Copy the listing below word for word, from the line containing "What is the distance" through the listing's last line.

[start]

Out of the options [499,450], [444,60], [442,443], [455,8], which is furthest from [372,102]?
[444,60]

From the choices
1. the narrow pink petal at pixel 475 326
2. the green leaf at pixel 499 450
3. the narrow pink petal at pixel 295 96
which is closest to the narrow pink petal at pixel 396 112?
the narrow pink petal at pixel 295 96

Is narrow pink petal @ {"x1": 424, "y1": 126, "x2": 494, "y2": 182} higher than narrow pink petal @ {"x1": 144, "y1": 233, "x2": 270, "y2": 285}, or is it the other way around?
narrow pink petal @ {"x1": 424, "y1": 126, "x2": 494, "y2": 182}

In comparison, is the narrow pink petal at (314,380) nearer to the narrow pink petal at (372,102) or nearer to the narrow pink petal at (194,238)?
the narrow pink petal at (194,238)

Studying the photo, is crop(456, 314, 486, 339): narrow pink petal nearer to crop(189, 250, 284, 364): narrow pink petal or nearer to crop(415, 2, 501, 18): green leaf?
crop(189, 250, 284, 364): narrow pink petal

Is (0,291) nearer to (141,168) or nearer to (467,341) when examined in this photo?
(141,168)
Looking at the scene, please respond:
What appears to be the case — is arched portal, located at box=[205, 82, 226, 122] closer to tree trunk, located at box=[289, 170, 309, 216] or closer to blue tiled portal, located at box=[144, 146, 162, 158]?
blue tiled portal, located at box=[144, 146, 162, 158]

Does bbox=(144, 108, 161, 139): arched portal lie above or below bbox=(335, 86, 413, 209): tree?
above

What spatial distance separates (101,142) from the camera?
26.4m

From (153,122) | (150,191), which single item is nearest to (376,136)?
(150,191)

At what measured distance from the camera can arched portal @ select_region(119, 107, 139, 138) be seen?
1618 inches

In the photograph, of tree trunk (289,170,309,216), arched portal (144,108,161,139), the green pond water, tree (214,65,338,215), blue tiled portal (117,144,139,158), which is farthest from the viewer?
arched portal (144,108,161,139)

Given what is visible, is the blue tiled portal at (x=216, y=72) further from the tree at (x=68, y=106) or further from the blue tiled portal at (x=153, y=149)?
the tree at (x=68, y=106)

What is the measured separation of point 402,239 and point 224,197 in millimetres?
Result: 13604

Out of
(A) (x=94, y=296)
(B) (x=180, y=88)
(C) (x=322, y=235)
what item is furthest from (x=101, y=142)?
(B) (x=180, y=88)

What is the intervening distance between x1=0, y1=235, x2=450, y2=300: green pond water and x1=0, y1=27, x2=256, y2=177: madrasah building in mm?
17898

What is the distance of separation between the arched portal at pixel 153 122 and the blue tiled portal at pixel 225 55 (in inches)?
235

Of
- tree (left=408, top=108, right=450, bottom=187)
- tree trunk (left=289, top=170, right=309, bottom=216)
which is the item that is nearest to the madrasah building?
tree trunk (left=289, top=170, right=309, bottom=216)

[end]

§ Result below
What is the distance of separation between the arched portal at pixel 153 122 and the blue tiled portal at pixel 225 55 (in inches)?
235

Of
- tree (left=408, top=108, right=450, bottom=187)
- tree trunk (left=289, top=170, right=309, bottom=216)
which is the item that is nearest to the madrasah building?
tree trunk (left=289, top=170, right=309, bottom=216)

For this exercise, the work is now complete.